◆ Extrait à lire:
Définitions et remarques préalables

Premier point : Avant de parler de quartier durable, il conviendrait tout d’abord de travailler à Bruxelles sur la notion de quartier en tant que telle. On est pas capable à Bruxelles de montrer un quartier nouveau, un développement urbain récent qui fasse référence tant à l’échelle bruxelloise qu’à une échelle européenne : je citerais le quartier Nord, le développement urbain autour de la dalle du Parlement européen, le quartier Midi, le Carrefour de l’Europe en face de la Gare Centrale. Je ne vois là aucun quartier qui fasse ville, aucune urbanité qui se dégage de ces nouveaux ensembles.

Il y a donc à Bruxelles tout une série de fondements même de ce qu’est « la fabrication » d’un quartier qui doivent être redéfinis et reconsidérés.

(Entrées de données enregistrées)
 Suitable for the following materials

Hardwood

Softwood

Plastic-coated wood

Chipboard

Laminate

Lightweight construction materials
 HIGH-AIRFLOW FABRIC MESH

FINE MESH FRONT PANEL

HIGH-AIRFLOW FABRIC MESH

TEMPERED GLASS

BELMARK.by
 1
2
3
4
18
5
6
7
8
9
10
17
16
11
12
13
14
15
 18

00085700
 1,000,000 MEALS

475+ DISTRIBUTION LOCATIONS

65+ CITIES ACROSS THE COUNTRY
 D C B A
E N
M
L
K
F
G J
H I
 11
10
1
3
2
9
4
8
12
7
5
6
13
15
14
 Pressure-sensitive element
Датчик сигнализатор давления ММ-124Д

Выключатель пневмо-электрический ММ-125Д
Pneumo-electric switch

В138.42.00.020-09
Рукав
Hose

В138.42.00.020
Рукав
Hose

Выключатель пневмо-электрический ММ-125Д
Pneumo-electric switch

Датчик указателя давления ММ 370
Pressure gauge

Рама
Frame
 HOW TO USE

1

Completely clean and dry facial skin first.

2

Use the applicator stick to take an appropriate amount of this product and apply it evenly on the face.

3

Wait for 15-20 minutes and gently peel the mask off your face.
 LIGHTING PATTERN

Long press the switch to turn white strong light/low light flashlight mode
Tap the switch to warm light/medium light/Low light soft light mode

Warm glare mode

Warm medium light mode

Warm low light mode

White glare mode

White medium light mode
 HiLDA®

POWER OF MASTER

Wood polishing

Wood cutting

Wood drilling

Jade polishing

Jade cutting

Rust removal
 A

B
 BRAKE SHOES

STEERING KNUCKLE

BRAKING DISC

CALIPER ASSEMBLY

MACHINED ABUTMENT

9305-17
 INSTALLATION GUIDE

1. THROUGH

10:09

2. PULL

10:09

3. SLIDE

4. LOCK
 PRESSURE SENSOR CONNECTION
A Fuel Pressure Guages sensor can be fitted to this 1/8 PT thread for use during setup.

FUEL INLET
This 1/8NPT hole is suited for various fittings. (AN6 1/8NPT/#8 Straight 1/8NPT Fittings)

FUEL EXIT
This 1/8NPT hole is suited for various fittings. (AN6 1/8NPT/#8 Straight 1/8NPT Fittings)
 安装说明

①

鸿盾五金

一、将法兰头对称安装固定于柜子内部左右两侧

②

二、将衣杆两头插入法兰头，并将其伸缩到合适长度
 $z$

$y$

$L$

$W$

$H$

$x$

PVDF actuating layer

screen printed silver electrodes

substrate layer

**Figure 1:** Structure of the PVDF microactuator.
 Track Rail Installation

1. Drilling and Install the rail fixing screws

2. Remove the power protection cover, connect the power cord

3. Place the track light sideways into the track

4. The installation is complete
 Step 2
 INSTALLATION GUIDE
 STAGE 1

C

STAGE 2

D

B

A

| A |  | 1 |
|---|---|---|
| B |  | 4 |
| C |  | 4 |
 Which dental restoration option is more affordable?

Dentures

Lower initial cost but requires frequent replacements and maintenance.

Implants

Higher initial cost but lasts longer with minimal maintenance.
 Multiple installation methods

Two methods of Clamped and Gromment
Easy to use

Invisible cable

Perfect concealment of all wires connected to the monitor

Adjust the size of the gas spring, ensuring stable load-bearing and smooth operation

◆ Tâche 1: Quels développements urbains l'extrait sur les quartiers de Bruxelles cite-t-il en exemple ? Donnez-les tous.
◆ Tâche 2: Prolongez l'extrait sur les quartiers de Bruxelles à partir de sa dernière phrase.

◆ Réponse 1:
- le quartier Nord
- le développement urbain autour de la dalle du Parlement européen
- le quartier Midi
- le Carrefour de l'Europe en face de la Gare Centrale

◆ Réponse 2:
Un deuxième point qui découle du premier : un quartier durable est un label qui en soi ne devrait pas exister. C’est parce qu’il y a un déficit dans certains domaines qu’on est obligé de nommer les choses de manière spécifique. En effet, le fait de prendre en compte dans un projet de développement urbain tant les aspects sociaux, économiques, environnementaux que culturels devraient apparaître aux yeux de tous comme une évidence en soi, voir une banalité. Et il me semble donc qu’à Bruxelles, c’est parce que certains aspects ne sont pas pris en considération (et je renvoie aux exemples précités en mentionnant que les aspects les plus déficitaires c’est-à-dire finalement tous les aspects sauf l’aspect économique) que le label « quartier durable » devient nécessaire. Il est nécessaire tant pour introduire l’idée de performance et de durabilité des bâtiments que pour recadrer les manières d’aménager de nouveaux quartiers, que ce soit sur l’angle urbanistique ou sous l’angle du processus même de conception.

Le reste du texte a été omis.